In Nine Liars, bestselling author Maureen Johnson employs the hallmarks of classical Agatha Christie-style mysteries, such as frontispiece maps and a (metaphorical) locked room, while cleverly subverting others. Stevie still gathers the suspects together to reveal the solution, but she does so in a fresh and unexpected way, and Johnson replaces Christie’s stock characters with Stevie’s diverse and emotionally nuanced friends.
Flashbacks to 1995, including sometimes conflicting witness statements, alternate with Johnson’s present-day narration, enabling readers to form and then question their own theories of the case. This structure allows parallel models of friendship and romance, trust and lies, to form between the two time periods.
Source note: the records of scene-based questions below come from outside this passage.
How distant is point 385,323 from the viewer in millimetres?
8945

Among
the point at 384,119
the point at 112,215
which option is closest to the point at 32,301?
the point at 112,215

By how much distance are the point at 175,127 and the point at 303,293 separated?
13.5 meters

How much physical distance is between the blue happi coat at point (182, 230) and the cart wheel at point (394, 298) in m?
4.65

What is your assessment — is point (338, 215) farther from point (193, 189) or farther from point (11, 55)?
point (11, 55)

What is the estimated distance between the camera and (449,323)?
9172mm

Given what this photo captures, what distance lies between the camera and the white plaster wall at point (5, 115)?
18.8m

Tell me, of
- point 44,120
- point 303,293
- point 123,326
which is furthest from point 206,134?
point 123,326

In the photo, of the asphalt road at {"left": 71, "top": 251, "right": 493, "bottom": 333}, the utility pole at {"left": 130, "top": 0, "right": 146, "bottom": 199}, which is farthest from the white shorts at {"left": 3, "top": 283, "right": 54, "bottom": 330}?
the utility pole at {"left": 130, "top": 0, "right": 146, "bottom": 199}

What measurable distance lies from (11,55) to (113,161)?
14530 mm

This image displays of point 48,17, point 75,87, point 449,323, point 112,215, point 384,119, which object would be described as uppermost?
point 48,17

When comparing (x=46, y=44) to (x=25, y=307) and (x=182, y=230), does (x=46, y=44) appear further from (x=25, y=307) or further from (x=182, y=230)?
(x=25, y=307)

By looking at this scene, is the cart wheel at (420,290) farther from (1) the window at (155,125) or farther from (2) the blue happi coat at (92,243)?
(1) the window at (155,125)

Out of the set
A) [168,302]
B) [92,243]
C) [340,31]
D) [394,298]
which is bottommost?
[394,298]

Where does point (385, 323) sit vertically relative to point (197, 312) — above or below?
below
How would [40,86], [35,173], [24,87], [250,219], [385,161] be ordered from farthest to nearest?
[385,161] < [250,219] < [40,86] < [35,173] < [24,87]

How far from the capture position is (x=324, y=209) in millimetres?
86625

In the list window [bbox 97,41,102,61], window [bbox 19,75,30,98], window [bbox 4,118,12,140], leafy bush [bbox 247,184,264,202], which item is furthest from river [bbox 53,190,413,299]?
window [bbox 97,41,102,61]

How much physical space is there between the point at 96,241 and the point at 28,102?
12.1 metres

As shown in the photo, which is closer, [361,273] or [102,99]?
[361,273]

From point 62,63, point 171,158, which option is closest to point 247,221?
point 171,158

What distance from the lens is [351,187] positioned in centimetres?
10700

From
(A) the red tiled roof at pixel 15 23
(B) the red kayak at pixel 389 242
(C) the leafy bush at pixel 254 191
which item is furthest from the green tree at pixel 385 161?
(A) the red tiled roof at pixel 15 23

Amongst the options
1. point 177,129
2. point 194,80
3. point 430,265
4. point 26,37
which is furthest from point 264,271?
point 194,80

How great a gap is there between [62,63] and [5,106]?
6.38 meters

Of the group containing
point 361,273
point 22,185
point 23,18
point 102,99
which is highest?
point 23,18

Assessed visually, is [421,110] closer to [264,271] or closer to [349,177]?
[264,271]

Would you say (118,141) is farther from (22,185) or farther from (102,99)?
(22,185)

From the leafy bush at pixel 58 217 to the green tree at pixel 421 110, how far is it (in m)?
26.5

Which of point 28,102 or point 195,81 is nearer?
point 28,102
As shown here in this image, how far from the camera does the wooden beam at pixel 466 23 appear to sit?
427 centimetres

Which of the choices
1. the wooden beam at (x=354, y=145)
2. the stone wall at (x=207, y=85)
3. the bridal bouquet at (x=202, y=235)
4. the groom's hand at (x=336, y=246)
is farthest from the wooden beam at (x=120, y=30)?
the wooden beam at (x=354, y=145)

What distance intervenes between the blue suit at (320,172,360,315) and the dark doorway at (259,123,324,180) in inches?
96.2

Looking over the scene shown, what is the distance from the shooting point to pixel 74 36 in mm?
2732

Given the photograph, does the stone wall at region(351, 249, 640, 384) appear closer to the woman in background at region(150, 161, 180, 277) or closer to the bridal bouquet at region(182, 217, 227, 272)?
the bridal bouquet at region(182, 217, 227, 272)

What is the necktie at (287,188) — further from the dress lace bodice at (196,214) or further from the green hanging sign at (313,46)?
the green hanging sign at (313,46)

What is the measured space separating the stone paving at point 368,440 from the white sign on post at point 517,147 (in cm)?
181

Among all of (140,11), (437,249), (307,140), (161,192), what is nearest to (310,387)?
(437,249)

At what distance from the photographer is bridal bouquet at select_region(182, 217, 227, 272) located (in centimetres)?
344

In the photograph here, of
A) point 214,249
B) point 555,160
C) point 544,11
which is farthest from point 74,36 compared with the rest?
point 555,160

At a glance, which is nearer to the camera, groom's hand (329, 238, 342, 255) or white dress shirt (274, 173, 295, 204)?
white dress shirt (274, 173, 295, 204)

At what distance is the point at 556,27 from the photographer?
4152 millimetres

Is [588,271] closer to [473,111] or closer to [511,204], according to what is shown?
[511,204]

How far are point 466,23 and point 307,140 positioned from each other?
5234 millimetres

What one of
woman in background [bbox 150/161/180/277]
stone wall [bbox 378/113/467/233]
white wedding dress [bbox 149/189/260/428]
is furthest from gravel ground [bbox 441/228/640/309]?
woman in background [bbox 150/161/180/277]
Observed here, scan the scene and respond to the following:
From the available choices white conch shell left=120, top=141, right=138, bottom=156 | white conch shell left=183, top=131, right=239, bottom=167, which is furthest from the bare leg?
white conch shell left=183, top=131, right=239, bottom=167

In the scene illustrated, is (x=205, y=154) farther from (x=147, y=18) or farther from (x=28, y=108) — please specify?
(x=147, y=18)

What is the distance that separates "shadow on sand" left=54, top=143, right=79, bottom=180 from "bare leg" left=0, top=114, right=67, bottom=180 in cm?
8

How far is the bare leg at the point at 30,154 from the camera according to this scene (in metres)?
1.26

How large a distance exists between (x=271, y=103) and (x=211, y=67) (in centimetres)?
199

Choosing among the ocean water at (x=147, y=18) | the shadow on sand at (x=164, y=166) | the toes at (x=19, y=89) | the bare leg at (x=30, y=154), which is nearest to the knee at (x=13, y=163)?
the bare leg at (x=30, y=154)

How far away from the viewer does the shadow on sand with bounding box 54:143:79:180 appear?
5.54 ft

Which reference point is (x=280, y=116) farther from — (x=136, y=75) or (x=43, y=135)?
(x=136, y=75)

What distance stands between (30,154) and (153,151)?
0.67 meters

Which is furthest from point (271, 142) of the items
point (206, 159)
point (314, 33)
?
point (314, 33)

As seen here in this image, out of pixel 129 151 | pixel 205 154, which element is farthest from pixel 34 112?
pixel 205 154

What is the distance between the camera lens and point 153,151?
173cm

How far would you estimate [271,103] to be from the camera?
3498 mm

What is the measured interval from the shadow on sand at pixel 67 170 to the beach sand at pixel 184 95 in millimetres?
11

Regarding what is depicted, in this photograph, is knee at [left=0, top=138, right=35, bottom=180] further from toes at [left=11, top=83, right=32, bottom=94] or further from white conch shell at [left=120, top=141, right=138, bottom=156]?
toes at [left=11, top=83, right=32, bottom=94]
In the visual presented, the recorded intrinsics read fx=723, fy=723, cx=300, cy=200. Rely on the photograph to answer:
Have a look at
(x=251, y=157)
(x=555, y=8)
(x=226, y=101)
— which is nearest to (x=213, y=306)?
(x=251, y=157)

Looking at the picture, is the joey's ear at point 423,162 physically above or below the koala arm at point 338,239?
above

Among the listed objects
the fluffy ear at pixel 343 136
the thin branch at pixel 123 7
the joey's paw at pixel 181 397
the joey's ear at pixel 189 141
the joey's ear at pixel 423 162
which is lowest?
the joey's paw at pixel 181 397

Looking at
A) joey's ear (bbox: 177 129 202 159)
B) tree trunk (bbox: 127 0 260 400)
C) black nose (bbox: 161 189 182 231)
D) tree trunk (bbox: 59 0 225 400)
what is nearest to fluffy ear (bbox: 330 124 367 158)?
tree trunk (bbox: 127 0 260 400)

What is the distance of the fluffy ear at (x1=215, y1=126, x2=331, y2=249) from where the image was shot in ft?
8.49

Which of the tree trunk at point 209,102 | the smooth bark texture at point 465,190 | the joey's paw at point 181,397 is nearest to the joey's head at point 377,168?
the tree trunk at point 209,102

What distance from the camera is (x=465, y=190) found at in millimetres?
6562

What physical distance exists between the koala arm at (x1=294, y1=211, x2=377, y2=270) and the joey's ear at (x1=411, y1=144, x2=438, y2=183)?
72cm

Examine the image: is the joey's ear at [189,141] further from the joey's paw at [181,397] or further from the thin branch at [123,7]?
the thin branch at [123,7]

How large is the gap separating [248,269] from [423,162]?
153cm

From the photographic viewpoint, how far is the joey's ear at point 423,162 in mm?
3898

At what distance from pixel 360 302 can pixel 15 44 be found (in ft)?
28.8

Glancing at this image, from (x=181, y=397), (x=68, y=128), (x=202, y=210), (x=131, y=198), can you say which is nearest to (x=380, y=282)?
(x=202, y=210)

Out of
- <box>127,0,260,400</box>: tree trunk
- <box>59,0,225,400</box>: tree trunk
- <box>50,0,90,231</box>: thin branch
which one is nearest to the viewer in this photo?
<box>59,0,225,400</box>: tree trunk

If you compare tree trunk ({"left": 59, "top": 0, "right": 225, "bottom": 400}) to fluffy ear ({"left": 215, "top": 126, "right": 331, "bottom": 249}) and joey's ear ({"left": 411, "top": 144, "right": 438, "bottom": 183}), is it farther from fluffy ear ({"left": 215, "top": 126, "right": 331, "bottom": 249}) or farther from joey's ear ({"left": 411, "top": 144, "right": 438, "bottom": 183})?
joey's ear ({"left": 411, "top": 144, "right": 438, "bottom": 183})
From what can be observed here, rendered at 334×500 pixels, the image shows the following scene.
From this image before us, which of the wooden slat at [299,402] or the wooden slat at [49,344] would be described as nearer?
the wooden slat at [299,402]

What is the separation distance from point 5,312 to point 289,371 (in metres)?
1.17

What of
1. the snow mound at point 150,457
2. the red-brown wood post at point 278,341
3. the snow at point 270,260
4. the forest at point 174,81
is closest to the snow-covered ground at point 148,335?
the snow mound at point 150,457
Readers who flip frequently between past and present as they read will be richly rewarded, since Johnson’s fair-play mystery provides enough clues for especially observant readers to solve the case before its resolution.
Like Johnson’s previous Stevie Bell mystery, The Box in the Woods, Nine Liars can be enjoyed as a standalone, but readers who know and love Stevie and her classmates will feel like they’re returning to a satisfying jaunt with beloved friends.